Death toll estimates in towers' collapse vary by 1,800

Lists abound

New York stands by figure of 4,764


NEW YORK - Six weeks after the twin towers collapsed, the companies and organizations feared to have sustained the greatest losses of life have completed their official count of their missing and presumed dead.

But the total - which includes those lost by Cantor Fitzgerald, the New York Fire Department, the more than 165 diners and staff at Windows on the World, as well as the passengers on the two planes - comes to 2,445.

Even when the unofficial and single-digit losses suffered by 125 other companies at the World Trade Center are added, as well as a group of victims not connected to any particular company, the total dead in the disaster reaches only about 2,950, according to a count by The New York Times.

That figure, sure to change in the days to come, is nonetheless about 1,800 fewer than the list of the dead and missing kept and updated daily by the city, which this week stood at 4,764.

City officials, who have lowered their number by about 500 over the past three weeks, refuse to offer projections on a final number as they continue to identify bodies, confirm deaths and sift through duplications and errors.

But explaining this yawning discrepancy a month and a half after Sept. 11 has become increasingly difficult for the New York authorities involved, as news organizations, government agencies and officials from the American Red Cross and New Jersey create their own lists of losses.

For some, including relief officials and researchers studying the disaster, the lingering puzzle of the numbers of dead and missing raises the question of whether the final total could be much closer to 3,000 than the once-anticipated highs of 5,000 to 6,000, figures that in many ways have taken hold in the public consciousness.

"Where are these people?" asked Luis Garcia, the American Red Cross administrator in charge of the grants being given to families of victims.

No one involved in accounting for the dead - the New York Police Department, and the Port Authority of New York and New Jersey - knows of some additional company based at the World Trade Center that is likely to produce a large number of losses, much less anything on the scale of the hundreds lost by Cantor Fitzgerald or Marsh & McLennan.

There has also been no report of a large tour or other organized group of visitors that would number in the hundreds. And given the considerable success before the collapse of the towers in evacuating the ground level of the trade center complex and the concourses below, there have been no indications that hundreds of casual visitors died there.

From the start, the city has collected all reports of possibly missing people and, while its working number has fluctuated wildly, the New York Police Department has worked to confirm cases and rule out duplications and errors.

That effort has sliced the estimate of dead and missing from 6,700 to just below 4,800.

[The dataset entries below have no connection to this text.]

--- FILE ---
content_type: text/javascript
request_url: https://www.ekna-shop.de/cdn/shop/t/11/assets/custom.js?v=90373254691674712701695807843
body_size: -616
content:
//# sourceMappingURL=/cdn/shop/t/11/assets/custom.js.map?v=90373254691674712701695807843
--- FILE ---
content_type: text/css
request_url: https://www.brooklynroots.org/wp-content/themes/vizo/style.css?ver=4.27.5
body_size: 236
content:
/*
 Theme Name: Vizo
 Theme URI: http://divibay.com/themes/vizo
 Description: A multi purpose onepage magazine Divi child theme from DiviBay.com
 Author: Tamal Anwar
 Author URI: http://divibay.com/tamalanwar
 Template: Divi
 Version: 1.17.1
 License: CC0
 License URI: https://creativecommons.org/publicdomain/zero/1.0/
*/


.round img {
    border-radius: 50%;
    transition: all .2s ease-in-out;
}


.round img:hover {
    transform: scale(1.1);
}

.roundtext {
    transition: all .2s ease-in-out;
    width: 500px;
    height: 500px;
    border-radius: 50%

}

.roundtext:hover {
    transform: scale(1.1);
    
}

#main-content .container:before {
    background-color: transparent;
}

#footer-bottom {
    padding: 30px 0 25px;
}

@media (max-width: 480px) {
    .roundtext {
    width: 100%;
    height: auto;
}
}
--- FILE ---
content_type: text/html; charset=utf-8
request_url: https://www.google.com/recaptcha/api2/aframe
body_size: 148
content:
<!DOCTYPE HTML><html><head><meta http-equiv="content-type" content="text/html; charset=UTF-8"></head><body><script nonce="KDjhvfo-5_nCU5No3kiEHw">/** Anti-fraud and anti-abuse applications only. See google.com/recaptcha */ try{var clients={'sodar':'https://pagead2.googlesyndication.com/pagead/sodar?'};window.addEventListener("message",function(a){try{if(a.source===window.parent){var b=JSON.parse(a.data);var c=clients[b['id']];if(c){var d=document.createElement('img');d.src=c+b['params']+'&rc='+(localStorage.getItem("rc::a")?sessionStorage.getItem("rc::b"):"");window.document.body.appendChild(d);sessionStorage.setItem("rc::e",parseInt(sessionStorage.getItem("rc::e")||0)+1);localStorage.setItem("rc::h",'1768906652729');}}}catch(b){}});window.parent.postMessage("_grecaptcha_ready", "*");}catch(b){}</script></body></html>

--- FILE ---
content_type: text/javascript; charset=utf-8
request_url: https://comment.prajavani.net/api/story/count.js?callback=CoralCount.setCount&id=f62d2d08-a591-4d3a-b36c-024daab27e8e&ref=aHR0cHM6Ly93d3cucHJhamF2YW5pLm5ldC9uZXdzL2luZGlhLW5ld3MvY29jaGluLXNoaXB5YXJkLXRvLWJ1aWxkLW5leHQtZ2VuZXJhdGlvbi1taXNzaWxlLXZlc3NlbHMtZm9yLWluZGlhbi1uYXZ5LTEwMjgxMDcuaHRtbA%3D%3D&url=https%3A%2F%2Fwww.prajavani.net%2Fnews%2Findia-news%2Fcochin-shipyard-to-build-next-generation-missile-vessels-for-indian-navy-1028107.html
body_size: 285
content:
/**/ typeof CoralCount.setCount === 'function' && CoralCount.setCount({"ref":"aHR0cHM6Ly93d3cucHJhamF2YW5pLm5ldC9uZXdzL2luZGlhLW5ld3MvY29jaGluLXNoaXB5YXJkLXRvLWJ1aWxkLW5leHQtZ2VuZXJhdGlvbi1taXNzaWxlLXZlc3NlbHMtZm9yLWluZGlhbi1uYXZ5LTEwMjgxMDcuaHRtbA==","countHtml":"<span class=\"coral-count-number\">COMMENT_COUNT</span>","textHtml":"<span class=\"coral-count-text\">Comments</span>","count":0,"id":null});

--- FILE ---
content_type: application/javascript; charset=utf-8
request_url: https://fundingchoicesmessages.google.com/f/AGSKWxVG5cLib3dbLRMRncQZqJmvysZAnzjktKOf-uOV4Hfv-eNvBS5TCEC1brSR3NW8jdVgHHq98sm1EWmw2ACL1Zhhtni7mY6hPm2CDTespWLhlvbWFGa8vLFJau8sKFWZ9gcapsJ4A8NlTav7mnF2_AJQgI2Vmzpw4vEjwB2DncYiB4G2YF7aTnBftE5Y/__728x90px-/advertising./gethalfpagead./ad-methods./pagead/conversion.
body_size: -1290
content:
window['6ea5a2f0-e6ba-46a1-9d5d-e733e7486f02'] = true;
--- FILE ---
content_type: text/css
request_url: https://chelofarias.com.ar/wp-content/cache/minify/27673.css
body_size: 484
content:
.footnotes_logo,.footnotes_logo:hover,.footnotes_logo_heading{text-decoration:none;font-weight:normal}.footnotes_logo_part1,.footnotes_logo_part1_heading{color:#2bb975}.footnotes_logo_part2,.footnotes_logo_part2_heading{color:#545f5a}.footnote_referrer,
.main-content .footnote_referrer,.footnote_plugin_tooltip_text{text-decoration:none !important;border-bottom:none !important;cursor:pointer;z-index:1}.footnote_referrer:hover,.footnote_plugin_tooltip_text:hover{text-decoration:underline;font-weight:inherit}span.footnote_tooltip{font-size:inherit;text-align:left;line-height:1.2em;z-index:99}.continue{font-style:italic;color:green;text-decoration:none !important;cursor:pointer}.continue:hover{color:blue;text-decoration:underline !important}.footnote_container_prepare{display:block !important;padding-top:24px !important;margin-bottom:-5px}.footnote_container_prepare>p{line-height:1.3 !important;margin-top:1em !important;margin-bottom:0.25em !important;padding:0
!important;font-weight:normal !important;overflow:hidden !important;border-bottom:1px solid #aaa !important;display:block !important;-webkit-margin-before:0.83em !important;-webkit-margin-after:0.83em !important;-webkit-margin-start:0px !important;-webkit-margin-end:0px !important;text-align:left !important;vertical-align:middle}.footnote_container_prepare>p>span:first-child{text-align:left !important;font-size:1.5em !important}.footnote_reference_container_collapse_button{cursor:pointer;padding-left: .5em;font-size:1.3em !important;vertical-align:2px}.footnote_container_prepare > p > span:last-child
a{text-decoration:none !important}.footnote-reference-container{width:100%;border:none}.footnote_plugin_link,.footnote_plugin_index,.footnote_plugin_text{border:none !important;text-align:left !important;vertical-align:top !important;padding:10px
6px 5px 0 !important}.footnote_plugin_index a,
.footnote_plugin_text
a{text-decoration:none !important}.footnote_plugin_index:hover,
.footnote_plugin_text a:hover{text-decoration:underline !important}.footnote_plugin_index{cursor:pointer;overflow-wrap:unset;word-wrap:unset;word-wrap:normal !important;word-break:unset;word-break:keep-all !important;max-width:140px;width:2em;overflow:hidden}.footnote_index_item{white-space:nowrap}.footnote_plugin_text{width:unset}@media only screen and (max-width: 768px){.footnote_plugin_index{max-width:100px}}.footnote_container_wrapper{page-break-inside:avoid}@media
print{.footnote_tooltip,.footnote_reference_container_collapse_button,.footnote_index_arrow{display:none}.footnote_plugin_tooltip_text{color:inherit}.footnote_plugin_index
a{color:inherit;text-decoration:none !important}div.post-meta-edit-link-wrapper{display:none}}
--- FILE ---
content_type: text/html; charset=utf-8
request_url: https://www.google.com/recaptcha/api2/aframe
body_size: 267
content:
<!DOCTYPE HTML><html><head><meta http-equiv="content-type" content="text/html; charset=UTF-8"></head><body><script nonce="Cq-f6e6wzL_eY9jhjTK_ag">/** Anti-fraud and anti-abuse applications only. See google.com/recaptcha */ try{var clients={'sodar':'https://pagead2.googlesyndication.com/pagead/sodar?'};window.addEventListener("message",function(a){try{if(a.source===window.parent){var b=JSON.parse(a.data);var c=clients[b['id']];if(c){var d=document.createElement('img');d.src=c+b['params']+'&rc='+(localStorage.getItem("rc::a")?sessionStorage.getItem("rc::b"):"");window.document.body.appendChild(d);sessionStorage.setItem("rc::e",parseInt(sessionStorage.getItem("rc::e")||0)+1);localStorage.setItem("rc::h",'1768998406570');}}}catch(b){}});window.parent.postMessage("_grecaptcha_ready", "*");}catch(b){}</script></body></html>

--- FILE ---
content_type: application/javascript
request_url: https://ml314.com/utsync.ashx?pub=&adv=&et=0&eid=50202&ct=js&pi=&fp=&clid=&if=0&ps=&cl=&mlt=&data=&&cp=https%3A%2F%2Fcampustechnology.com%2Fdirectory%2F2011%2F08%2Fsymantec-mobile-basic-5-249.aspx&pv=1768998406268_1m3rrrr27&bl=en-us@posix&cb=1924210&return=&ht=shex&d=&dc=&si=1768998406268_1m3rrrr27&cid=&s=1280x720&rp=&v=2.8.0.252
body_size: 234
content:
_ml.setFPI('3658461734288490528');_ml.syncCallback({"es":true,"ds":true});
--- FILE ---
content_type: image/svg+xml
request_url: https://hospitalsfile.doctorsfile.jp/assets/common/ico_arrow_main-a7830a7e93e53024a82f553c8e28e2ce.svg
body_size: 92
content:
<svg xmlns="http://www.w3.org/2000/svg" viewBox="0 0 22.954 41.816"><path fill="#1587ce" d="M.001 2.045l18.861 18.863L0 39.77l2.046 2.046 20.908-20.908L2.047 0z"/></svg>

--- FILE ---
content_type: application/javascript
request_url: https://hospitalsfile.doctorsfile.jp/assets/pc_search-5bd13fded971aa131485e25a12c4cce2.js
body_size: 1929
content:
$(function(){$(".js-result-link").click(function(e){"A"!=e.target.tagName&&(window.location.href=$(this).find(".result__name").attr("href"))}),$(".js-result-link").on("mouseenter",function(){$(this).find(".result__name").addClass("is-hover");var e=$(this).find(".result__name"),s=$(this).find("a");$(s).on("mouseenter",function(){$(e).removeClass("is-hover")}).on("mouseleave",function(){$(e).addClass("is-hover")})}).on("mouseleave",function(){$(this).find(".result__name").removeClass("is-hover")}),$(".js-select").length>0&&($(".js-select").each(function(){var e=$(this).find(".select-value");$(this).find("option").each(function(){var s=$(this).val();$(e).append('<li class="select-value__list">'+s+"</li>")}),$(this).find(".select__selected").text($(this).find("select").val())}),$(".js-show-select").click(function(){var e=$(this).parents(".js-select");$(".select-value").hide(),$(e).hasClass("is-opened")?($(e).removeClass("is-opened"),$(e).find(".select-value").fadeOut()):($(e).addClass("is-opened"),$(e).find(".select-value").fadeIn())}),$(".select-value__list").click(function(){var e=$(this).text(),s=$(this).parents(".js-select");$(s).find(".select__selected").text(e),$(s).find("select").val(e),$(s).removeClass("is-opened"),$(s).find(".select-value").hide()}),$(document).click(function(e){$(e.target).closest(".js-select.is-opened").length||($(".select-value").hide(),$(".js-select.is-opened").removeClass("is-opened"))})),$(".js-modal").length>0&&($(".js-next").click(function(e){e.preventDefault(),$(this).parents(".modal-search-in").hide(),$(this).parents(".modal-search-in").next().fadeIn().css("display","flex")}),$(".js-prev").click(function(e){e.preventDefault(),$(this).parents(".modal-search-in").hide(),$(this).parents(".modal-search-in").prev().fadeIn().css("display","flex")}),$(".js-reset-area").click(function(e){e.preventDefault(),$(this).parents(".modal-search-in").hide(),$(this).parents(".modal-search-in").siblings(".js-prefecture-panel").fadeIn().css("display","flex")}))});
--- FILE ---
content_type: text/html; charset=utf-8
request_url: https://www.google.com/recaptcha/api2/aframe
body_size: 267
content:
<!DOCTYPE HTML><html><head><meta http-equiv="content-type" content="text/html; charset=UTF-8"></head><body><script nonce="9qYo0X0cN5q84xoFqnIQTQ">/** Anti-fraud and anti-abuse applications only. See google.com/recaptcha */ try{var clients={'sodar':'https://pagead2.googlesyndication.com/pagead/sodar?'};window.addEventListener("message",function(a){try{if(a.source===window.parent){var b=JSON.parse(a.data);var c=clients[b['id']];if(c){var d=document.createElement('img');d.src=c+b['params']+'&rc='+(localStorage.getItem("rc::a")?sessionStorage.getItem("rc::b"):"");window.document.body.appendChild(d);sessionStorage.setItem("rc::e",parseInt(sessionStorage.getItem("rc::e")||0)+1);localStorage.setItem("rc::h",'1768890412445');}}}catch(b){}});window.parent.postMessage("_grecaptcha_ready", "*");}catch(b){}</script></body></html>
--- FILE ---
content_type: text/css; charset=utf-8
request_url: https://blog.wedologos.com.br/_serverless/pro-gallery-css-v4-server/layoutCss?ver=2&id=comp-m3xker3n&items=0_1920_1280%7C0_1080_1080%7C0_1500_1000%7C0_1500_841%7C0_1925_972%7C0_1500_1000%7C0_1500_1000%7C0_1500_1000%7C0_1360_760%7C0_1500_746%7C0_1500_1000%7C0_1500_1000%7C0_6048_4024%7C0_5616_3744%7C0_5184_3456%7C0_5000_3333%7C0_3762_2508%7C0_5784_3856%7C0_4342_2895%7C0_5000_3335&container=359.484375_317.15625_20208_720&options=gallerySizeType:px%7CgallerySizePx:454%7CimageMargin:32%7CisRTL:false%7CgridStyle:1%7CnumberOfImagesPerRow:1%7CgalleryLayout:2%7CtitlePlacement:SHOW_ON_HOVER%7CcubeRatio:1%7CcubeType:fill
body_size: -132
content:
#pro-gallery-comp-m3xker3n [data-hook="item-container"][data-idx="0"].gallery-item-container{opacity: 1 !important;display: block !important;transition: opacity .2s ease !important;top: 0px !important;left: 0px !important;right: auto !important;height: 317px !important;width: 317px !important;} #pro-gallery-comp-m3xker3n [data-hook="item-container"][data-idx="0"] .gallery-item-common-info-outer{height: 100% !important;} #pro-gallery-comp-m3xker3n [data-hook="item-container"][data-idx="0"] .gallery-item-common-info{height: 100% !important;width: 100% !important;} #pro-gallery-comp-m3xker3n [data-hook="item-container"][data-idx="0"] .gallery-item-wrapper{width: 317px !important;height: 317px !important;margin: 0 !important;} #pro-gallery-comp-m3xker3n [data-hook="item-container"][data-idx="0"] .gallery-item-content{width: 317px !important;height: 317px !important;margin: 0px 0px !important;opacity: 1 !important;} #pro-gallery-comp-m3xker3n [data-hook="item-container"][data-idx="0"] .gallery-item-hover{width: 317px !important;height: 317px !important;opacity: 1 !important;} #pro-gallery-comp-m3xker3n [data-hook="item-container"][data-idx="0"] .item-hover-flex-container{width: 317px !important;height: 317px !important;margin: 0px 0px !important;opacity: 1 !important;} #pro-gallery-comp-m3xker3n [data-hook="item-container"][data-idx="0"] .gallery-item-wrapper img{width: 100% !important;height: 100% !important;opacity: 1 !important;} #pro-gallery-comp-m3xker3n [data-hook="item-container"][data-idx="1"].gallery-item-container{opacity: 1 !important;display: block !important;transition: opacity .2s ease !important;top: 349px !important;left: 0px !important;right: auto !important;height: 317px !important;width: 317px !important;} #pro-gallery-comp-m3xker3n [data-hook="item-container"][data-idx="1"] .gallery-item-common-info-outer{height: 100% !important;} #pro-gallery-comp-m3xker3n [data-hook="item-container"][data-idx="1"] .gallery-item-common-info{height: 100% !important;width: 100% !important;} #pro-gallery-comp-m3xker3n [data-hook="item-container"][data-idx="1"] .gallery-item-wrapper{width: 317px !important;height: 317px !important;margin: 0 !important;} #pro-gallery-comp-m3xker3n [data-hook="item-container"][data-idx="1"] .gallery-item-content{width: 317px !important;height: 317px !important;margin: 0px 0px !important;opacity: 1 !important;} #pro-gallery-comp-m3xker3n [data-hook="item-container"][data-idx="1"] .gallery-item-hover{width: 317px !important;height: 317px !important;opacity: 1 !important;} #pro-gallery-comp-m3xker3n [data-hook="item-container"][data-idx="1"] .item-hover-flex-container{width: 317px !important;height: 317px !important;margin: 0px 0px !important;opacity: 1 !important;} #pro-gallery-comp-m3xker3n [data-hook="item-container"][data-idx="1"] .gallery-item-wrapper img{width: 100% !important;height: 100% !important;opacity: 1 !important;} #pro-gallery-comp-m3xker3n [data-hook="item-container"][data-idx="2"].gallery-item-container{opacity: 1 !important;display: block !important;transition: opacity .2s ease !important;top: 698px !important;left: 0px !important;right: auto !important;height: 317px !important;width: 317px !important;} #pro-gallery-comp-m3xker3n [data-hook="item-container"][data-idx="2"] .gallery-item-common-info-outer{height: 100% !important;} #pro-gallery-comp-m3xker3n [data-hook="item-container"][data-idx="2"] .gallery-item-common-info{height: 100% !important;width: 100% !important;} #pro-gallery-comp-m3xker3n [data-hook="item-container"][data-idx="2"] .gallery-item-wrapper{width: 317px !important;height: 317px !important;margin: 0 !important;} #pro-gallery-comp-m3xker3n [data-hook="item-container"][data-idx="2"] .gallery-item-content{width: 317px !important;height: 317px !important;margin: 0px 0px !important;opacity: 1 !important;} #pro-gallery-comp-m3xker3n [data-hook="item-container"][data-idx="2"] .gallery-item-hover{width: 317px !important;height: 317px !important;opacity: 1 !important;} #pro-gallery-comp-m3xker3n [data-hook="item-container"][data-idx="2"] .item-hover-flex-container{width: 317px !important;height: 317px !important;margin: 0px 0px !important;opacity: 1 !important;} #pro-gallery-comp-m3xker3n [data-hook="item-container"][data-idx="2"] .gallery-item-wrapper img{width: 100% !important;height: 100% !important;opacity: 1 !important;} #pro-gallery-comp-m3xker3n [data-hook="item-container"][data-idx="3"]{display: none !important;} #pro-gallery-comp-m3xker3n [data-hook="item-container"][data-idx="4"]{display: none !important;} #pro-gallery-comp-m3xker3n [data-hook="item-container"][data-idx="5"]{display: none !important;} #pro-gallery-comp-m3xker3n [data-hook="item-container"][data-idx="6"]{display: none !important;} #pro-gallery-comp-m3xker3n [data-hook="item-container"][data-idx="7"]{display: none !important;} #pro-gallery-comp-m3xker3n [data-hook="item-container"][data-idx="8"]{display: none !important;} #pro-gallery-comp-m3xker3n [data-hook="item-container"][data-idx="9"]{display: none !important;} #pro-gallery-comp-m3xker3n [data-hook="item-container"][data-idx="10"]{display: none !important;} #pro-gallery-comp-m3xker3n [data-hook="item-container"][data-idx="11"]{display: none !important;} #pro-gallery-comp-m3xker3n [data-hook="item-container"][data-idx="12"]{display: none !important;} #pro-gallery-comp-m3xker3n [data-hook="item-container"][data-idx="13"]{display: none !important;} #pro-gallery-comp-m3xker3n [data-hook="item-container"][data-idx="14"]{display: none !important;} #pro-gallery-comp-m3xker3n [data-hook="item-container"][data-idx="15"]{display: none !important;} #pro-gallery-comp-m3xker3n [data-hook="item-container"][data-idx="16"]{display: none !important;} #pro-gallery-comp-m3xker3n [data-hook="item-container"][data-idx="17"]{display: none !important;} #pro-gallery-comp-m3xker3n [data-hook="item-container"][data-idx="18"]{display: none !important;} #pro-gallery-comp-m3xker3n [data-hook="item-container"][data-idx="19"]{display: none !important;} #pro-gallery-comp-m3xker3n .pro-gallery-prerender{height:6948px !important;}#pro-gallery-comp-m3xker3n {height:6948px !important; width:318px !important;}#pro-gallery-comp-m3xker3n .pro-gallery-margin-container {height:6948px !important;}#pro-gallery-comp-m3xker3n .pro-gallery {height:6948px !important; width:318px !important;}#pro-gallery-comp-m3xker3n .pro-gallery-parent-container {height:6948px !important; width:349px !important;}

But throughout, citing privacy among other concerns, the city has said it will not release the list until its work is completed, and officials will not guess when. Officials have even denied their list to relief groups eager to get money to confirmed victims.

Any counts outside the Police Department tally could be inherently flawed, said Deputy Police Commissioner Thomas Antenen, because no one has information on the missing from as many sources as the city or had 200 police officers working on confirming the accuracy of this list.

The New York Times, the Associated Press and USA Today each have lists that show totals in the 2,600-to-2,950 range for people missing or dead from the trade center attacks, including the 157 on the two planes. The AP and USA Today have used a variety of sources to arrive at their totals, from company lists to obituaries to news accounts.